Why Your Initial Hypotheses Are Wrong and How to Adapt

Somewhere in Steve Blank’s basement resides a whirring server with tens of thousands of incorrect hypotheses. They were once the twinkle in an aspiring entrepreneur’s eye, and now they lie in a digital graveyard with all of the other invalidated value propositions that have been laid to rest. Yet a good entrepreneur might look at this morbid scene and call it progress.

CulturePass-3Blank is one of the godfathers of modern entrepreneurship, and a pioneer of the Lean Startup movement that has swept the entrepreneurial landscape from Silicon Valley to Silicon Alley. His teachings are the basis for building businesses from the ground up and innovating mature companies, and they play an integral role in the curriculum of the NYU Summer Launchpad, a 10-week accelerator program that we are grateful to be a part of. The core of it: form hypotheses surrounding your target customers’ needs and your proposed value, and validate or invalidate them as quickly and cheaply as possible.
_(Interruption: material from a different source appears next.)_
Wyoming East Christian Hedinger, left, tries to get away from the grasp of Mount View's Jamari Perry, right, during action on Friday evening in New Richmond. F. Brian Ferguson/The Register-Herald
If you are thinking to yourself that this sounds familiar, you’re probably right. The methodology is, at least in principle, the same as the Scientific Method, taught in eighth grade science classes everywhere. 1) Form a hypothesis. 2) Design an experiment to test the hypothesis. 3) Analyze the results. 4) Draw a conclusion--validate, invalidate, continue testing. This same framework is also fiercely effective for customer discovery for a new venture. Here are some tips to keep in mind while exercising this approach:

Don’t be married to your hypotheses...

Chances are your business idea is based on a problem that you personally experienced, or one that you encountered while interacting in the field you wish to disrupt. The pain you witnessed was real, and likely not unique. Let that hunch be the basis of your initial hypotheses surrounding the value that you can provide and the customer segment you can provide it to, and test it. But most importantly, be flexible and open to change.

If you’re doing it right, you’ll likely be wrong…CulturePass

Blank has been tracking the results of entrepreneurs’ hypotheses for several years, and it is reported that 60% of initial hypotheses are invalidated. The first lesson every entrepreneur learns: you will be wrong! At least about one of your hypotheses, and likely many more.  That’s ok! Embrace it, learn from it, and press on.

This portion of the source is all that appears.